Fragen eines Lesers zur Covid-19- Situation

Freitag, 18. März 2022, 13:36 Uhr
Unser Leser Roald Hesse hat in einem offenen Brief seine Eindrücke zum Corona-Management zusammengefasst und Bundespolitiker befragt, ob er damit falsch läge oder der Landkreis Nordhausen volldicht ein Einzelfall wäre...

Sehr geehrte Damen und Herren,
mir ist bewußt, daß Sie als Politiker eine zeitintensive Tätigkeit ausüben. Dennoch möchte ich auf folgendes aufmerksam machen. Ich habe nun in meinem persönlichen Umfeld betreffs Covid 19 folgende aus erster Hand stammende Informationen sammeln können:

Ein nicht unerheblicher Teil meiner Freunde und Bekannten haben sich trotz Impfung und nicht selten Booster mit Covid 19 infiziert.
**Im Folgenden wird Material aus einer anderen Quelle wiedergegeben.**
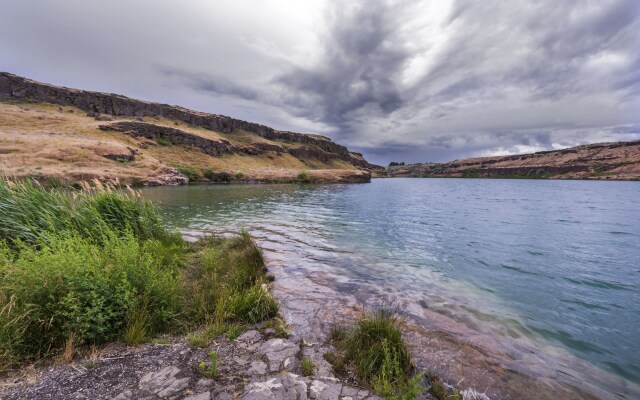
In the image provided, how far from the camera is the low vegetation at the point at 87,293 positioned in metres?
3.99

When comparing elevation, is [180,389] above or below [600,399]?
above

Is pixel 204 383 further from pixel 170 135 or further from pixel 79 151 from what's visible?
pixel 170 135

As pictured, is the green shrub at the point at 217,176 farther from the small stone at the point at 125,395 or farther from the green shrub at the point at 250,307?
the small stone at the point at 125,395

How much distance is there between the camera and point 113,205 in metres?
9.41

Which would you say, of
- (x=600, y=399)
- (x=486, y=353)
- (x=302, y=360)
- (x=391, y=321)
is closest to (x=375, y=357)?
(x=391, y=321)

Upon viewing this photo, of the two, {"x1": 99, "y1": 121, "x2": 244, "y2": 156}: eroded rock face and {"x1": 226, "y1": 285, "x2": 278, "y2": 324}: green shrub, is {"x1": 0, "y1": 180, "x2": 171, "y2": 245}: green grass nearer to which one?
{"x1": 226, "y1": 285, "x2": 278, "y2": 324}: green shrub

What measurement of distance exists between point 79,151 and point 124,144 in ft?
67.2

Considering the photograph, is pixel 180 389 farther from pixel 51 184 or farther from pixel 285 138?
pixel 285 138

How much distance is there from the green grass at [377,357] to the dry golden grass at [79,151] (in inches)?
1453

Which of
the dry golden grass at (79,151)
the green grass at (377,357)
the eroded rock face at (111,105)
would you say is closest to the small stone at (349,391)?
the green grass at (377,357)

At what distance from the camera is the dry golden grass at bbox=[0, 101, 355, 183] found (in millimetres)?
47025

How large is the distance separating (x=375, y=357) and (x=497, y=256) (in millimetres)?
10721

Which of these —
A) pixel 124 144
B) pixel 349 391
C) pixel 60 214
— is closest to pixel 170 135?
pixel 124 144

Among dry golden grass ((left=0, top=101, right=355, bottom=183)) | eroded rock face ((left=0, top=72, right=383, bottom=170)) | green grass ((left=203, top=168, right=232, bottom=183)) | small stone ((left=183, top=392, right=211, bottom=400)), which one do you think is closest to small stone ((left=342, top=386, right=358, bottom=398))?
small stone ((left=183, top=392, right=211, bottom=400))
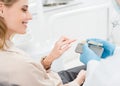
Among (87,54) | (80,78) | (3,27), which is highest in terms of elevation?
(3,27)

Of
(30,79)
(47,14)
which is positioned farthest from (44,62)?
(47,14)

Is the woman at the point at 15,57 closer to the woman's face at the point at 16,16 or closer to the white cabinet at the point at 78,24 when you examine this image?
the woman's face at the point at 16,16

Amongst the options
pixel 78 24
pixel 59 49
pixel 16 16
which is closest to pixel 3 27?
pixel 16 16

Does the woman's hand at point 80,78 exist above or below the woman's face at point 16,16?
below

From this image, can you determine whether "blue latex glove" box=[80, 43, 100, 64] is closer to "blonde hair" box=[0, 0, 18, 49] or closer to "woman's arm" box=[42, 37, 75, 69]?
"woman's arm" box=[42, 37, 75, 69]

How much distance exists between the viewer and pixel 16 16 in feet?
3.47

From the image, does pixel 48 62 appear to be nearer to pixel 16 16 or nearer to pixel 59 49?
pixel 59 49

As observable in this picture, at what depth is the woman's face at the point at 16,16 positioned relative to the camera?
104cm

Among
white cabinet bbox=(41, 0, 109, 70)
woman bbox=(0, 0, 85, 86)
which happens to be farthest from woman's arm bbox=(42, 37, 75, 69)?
white cabinet bbox=(41, 0, 109, 70)

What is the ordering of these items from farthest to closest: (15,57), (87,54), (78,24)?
(78,24) → (87,54) → (15,57)

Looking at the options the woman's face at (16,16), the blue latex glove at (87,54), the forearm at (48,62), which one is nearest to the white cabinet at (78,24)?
the forearm at (48,62)

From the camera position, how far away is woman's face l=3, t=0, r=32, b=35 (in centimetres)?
104

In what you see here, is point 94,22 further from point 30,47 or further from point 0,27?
point 0,27

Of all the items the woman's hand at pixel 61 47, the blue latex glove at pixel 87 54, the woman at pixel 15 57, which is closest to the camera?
the woman at pixel 15 57
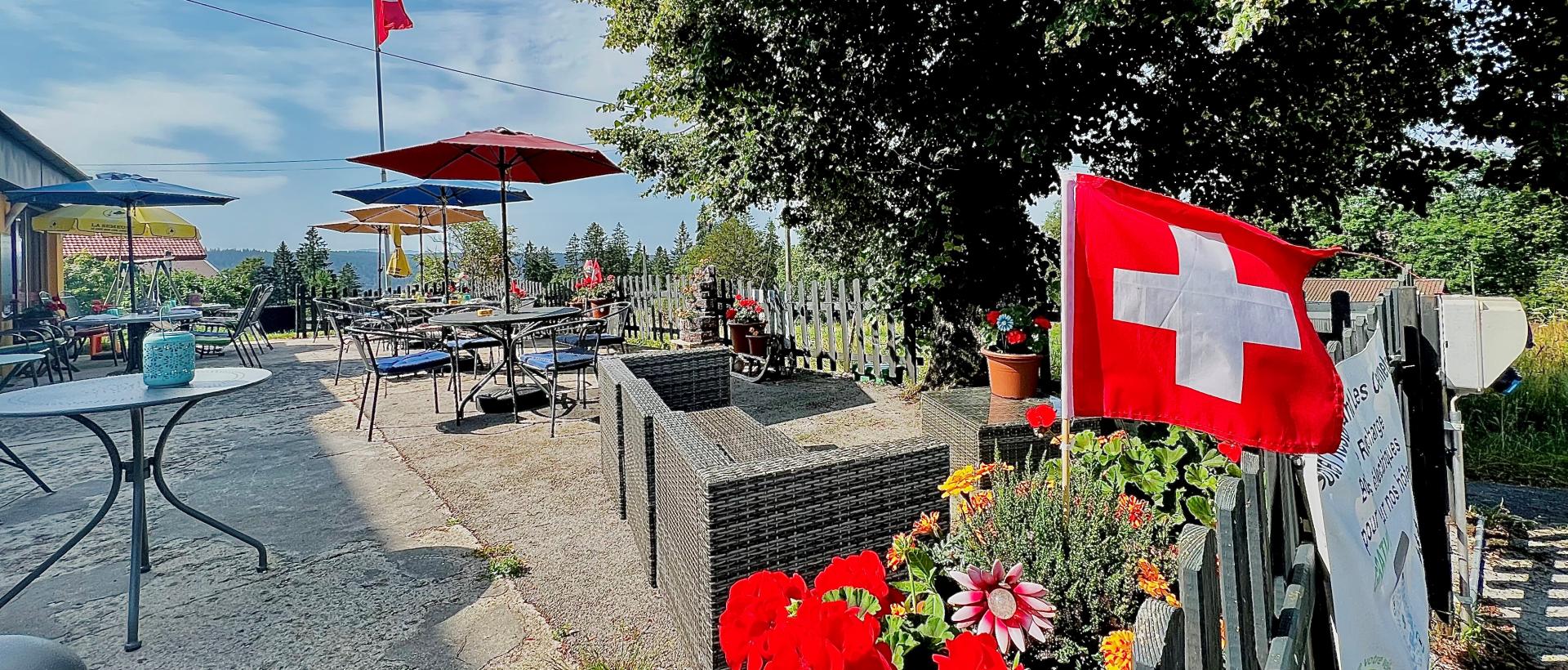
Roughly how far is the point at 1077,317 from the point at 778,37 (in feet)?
13.5

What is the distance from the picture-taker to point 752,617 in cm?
101

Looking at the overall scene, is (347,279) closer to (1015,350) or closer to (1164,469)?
(1015,350)

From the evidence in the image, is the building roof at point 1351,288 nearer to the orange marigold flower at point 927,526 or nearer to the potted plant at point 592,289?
the orange marigold flower at point 927,526

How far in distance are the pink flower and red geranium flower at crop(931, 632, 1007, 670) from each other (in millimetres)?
198

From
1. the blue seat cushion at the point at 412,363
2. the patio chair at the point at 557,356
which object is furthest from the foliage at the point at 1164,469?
the blue seat cushion at the point at 412,363

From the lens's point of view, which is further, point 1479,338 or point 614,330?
point 614,330

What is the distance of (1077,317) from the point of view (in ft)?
4.50

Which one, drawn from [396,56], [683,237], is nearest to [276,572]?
[396,56]

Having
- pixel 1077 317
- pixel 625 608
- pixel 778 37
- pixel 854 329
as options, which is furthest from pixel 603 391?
pixel 854 329

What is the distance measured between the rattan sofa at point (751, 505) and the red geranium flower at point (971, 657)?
771mm

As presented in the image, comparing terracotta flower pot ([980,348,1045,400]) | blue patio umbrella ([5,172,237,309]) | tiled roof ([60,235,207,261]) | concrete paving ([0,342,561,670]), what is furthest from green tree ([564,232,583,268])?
terracotta flower pot ([980,348,1045,400])

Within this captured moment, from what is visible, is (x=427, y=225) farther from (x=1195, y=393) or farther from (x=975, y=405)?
(x=1195, y=393)

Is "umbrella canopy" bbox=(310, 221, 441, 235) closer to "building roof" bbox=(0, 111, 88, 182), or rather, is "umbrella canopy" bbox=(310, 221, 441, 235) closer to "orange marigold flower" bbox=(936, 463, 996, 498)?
"building roof" bbox=(0, 111, 88, 182)

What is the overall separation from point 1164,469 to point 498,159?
536 centimetres
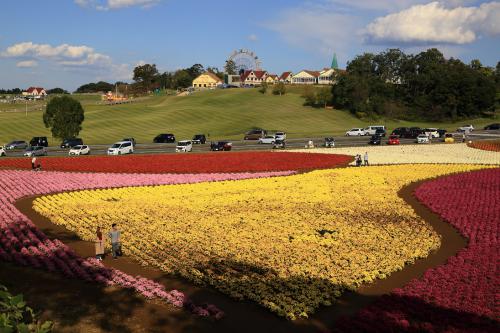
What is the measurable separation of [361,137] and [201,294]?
257 ft

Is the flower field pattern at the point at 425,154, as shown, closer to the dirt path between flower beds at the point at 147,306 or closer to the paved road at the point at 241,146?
the paved road at the point at 241,146

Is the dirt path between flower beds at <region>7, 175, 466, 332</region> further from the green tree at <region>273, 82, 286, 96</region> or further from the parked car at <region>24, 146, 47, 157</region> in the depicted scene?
the green tree at <region>273, 82, 286, 96</region>

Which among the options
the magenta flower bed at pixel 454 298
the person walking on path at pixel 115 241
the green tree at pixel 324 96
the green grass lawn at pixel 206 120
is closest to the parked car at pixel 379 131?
the green grass lawn at pixel 206 120

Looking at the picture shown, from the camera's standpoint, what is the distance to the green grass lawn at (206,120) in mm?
101750

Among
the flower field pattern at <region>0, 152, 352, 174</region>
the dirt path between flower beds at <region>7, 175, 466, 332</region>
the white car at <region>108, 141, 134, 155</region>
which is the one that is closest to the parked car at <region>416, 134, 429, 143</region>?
the flower field pattern at <region>0, 152, 352, 174</region>

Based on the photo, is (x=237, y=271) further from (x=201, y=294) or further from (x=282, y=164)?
(x=282, y=164)

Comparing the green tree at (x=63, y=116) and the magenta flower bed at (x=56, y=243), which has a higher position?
the green tree at (x=63, y=116)

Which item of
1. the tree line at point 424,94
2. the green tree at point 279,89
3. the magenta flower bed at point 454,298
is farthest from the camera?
the green tree at point 279,89

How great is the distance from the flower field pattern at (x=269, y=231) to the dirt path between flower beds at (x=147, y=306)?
0.45m

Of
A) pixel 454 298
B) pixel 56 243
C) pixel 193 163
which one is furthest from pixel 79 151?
pixel 454 298

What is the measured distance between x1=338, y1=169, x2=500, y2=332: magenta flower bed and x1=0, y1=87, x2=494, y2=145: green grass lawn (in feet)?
238

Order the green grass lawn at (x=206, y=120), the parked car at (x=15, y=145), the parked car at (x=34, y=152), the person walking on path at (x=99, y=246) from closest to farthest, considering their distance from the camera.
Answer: the person walking on path at (x=99, y=246) < the parked car at (x=34, y=152) < the parked car at (x=15, y=145) < the green grass lawn at (x=206, y=120)

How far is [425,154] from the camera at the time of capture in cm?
6350

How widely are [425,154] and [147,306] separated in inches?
2137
Auch schwerere Verläufe (kein ITS) waren zu verzeichnen. Selbige Situation spiegelt sich im ganzen Landkreis Nordhausen wider. Erkrankte Lehrer, Kitabetreuer, Beschäftigte in der Medizin usw usw.

Offensichtlich versagen was die Ansteckung angeht die "Impstoffe" in größerem Umfang als den Herstellern lieb sein dürfte. Aus erster Hand bekannte Nebenwirkungen wie Gesichtslähmungen etc. sind dabei mal ausser Acht gelassen.

Obwohl bekannt ist, daß geimpfte Menschen ebenso als Krankheitsübertrager in Frage kommen, wird bei Ausbruch in einer Familie nur die Person mit Symptomen in Quarantäne belassen. Ein Ehepartner zB kann weiter seiner Arbeit nachgehen und somit sicher die hochansteckende Infektion weitergeben.

Kann es sein, daß nur im Landkreis Nordhausen dieser Zustand existent ist, oder betrifft es die gesamte Republik?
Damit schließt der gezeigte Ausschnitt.